Updating and downdating sketches

This page presents four ways of updating a sketch. We use MATLAB notation for in-line concatenation of matrices.

Increasing sketch size

The scenarios here use sketching operators \(S_1\) and \(S_2\) that are sampled independently from distributions \(\mathcal{D}_1\) and \(\mathcal{D}_2.\) We denote the isometry scales of \(\mathcal{D}_1\) and \(\mathcal{D}_2\) by \(\alpha_1\) and \(\alpha_2,\) respectively.

Increasing the size of a sketch is glorified concatenation. The only subtlety is how to perform the update in a way that preserves isometric scaling (which can be useful in contexts like norm estimation).

Our main purpose in explaining these updates is to highlight the effects of setting a distribution’s \(\texttt{major_axis}\) to Long. If you’re working with DenseDists and DenseSkOps (where there’s no statistical difference between short-axis-major or long-axis-major) then this choice of major axis (which is the default) can provide an additional measure of reproducibility in experiments that require tuning sketch size.

▶ **TASK REQUIREMENTS**
[1] According to the page on updating and downdating sketches, what notation does it use for in-line concatenation of matrices?
[2] Print the page on updating and downdating sketches from "The scenarios here" up to and including "like norm estimation).".
[3] Carry on the page on updating and downdating sketches from the point where it stops.
The data that comes next is separate material, unrelated to the page on updating and downdating sketches.

▶ **COLLECTED DATA**
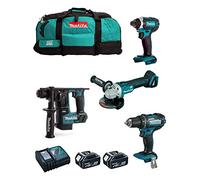 MAKITA Kit MK401 (Taladro Atornillador DDF482 + Martillo DHR171 + Mini-Amoladora DGA504 + Atornillador de Impacto DTD152 + 2 Baterías de 5,0 Ah + Cargador + LXT600)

▶ **RESPONSES FOR EACH TASK**
[1] MATLAB notation.

[2]
The scenarios here use sketching operators \(S_1\) and \(S_2\) that are sampled independently from distributions \(\mathcal{D}_1\) and \(\mathcal{D}_2.\) We denote the isometry scales of \(\mathcal{D}_1\) and \(\mathcal{D}_2\) by \(\alpha_1\) and \(\alpha_2,\) respectively.

Increasing the size of a sketch is glorified concatenation. The only subtlety is how to perform the update in a way that preserves isometric scaling (which can be useful in contexts like norm estimation).

[3]
Sketching from the left

Here the \(\mathcal{D}_i\) are distributions over wide matrices, and we set \({B}_i = {S}_i {A}.\) To increase sketch size is to combine these individual sketches via concatenation:

\[\begin{split}{B} = \begin{bmatrix} {B}_1 \\ {B}_2 \end{bmatrix} = \begin{bmatrix} {S}_1 {A} \\ {S}_2 {A} \end{bmatrix}.\end{split}\]

It only makes sense to do this if \({B}\) ends up having fewer rows than \({A}.\) Put another way, this type of update only makes sense if the block operator defined by \({S} = [{S}_1;~{S}_2]\) is also wide.

It is important to be aware of the basic statistical properties of this block operator, so we’ll give its distribution the name \(\mathcal{D}.\) The isometry scale of \(\mathcal{D}\) is \(\alpha = (\alpha_1^{-2} + \alpha_2^{-2})^{-1/2}.\) If \(B_1\) was computed with isometric scaling (that is, if \({B}_1 = \alpha_1 {S}_1 {A}\)), then isometrically-scaled updated sketch would be \(B = \alpha [ {B}_1/\alpha_1;~ {B}_2].\)

RandBLAS can explicitly represent \(\mathcal{D}\) under certain conditions, which we express with a code snippet.

// SkDist is either DenseDist or SparseDist.
// (d1, d2, and m) are positive integers where d1 + d2 < m.
// arg3 is any variable allowed in the third argument of the SkDist constructor.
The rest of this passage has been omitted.